When dollars were leaving Korea like an ebbing tide in November and December 1997, the worst-case scenario was becoming a reality. There was no way out, and we were helpless. The United States and Japan were the only two countries in the world to which we could turn.
Pathetically enough, President Kim Young-sam and President-elect Kim Dae-jung had no choice but to wait for Washington’s decision.
Even after the government agreed with Michel Camdessus, the managing director of the International Monetary Fund, on a rescue package on Nov. 16, Kang Kyong-shik, deputy prime minister for finance and economy at the time, telephoned the Japanese finance minister on the 18th and the U.S. secretary of the Treasury on the 19th and pleaded with them to save Korea.

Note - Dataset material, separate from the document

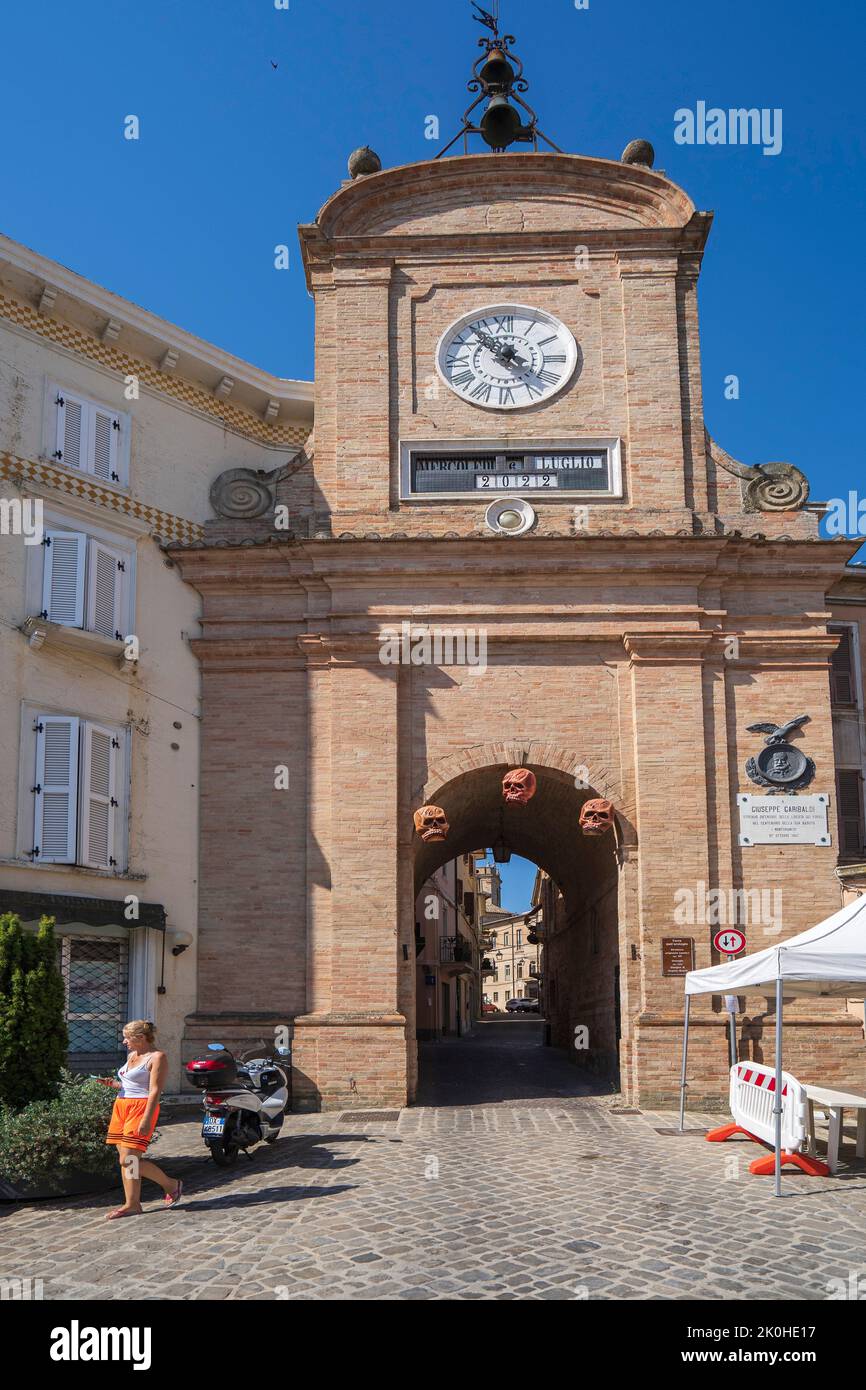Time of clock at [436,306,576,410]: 3:53
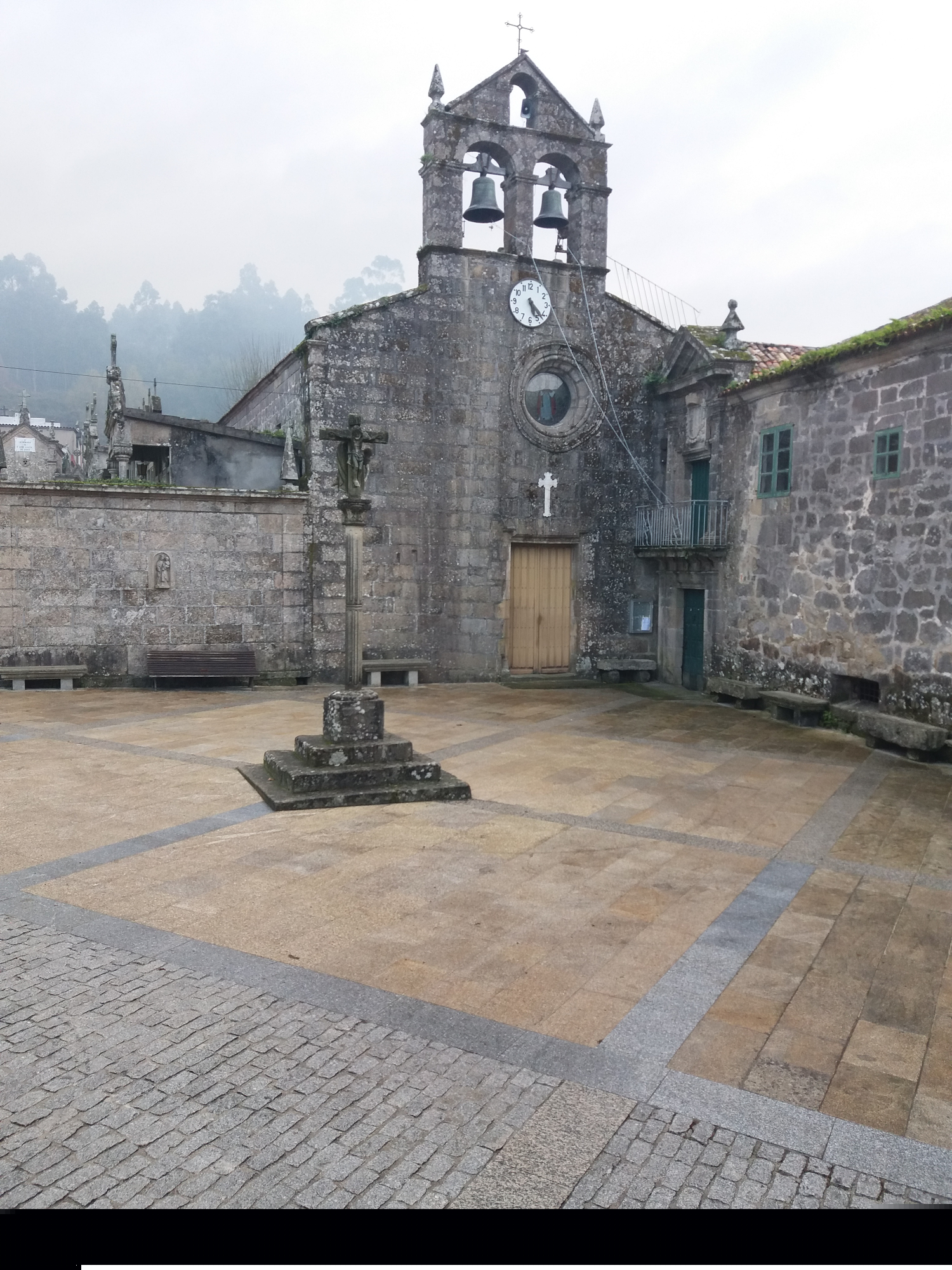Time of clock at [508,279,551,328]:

The promise of early release of the $10 billion assistance came on Christmas Eve, but the U.S. undersecretary of the Treasury had flown into Seoul two days before that to interview and approve President-elect Kim Dae-jung. Every day, Korean banks were faced with loan due dates, and extending the foreign debt deadlines was a crucial task to prevent the bankruptcy of the nation. Washington asked for the cooperation of the G7 governments, and they ordered their own banks to honor Korean bills.
Seven years have passed. In a recent Joongang Ilbo survey, the 386 generation, from age 36 to 45, and the post-386 generation, from age 20 to 35, named the United States and Japan as the least favored nations among our five neighbors. Having lived through the era of democratization, the anti-American sentiment of the 386 generation started from the belief that the authoritarian regimes were under the patronage of Washington. The post-386 generation might loathe the American imperialism displayed in the death of two school girls by a U.S. forces vehicle to the war against Iraq.
But nothing in the world is so simple. The United States might have done some unpleasant things, but has also done its share of good things.
Some might say that we don’t owe thanks to the United States, but it is undeniable that we avoided the worst case scenario, default, thanks to American help.
An acute understanding of the complicated world might be a virtue we need to make our way through a world of uncertainties.

by Chun Young-gi

The writer is a deputy political news editor of the JoongAng Ilbo.